Text excerpt –
◆ ◆ ◆ ◆ ◆

Posted by Rob at 12:21 PM | Comments (1)

February 02, 2005

things i missed

so, this morning, i'm cleaning out my briefcase, sorting through the accumulation of papers from the whirlwind of the last several weeks.

i came across a few pages of writing, and went to put them in the little spiral notebook i carry with me all the time, that i sit with in the back of the bar and write in at least once a week. it's a notebook only for writing, not for scribbling grocery lists or phone numbers.

i'm a lover of the post-it note, the ability to put critical information on a bright square of paper and stick it somewhere where it won't be ignored or avoided. at least, that's the theory. in reality, my world is covered with sticky notes, but my mind has developed the extraordinary ability to completely fail to differentiate them from their surroundings, as if my eyes had yellow filters that prevent the notes from being seen.

but this morning, when i opened the notebook, i saw the yellow sticky in the front cover, the only one in the book, and i was shocked, but i also immediately knew that it had always been there. it was something i wanted to follow up on, but had overlooked, put off to another day.

◆ ◆ ◆ ◆ ◆

What is expected –
Carry on the post about the overlooked sticky note in the notebook, starting right after its last sentence.

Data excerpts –
◆ ◆ ◆ ◆ ◆

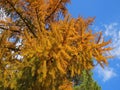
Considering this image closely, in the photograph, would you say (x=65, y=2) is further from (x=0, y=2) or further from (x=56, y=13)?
(x=0, y=2)

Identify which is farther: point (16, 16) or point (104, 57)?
point (16, 16)

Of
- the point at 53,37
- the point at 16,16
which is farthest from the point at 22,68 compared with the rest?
the point at 16,16

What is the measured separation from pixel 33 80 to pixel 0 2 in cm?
313

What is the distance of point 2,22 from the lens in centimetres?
1044

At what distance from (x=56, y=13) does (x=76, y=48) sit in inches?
115

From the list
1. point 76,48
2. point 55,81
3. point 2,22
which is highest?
point 2,22

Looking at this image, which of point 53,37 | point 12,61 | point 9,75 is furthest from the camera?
point 12,61

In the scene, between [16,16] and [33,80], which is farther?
[16,16]

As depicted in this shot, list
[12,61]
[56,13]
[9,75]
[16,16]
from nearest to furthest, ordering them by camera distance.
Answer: [9,75], [12,61], [16,16], [56,13]

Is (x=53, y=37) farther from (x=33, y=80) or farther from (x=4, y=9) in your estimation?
(x=4, y=9)

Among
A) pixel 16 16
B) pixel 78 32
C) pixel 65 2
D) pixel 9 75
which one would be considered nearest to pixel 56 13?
pixel 65 2

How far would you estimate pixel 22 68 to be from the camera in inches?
316

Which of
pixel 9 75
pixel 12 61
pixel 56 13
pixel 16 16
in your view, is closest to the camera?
pixel 9 75

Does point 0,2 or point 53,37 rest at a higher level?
point 0,2
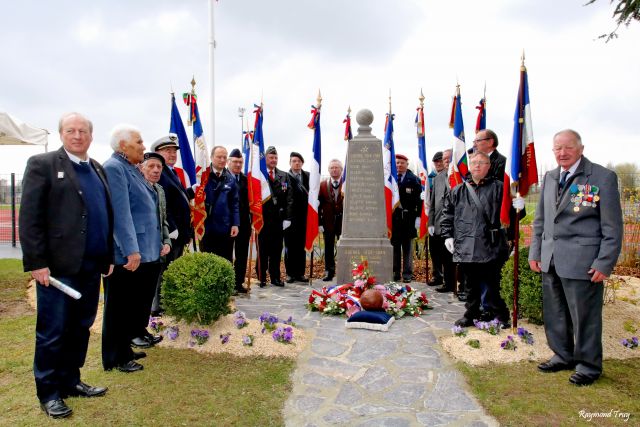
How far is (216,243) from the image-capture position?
6414 millimetres

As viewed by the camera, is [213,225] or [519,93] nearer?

◆ ◆ ◆ ◆ ◆

Exercise result –
it was Julie's name and phone number, given to me by a friend some months ago.

in the last week, amidst the turmoil and uncertainty surrounding her daughter Alexis' future, i kept thinking about how Julie had become single in 2003, and how i had left my last relationship and been unattached just months before that. i can't help but wonder, and though there's no more than wondering, there's an odd regret at what might have been missed, at how maybe even now, i could have at least shared the future of an amazing little girl.

i know it's silly, and presumptious, and a bit self-centered. but Julie's gone, Alexis' future hangs on the result of what will be an ugly legal battle, and an ongoing emotional war that may never be resolved. and for me, all i have is a yellow post-it note with a number now disconnected, some pictures, and the wondering.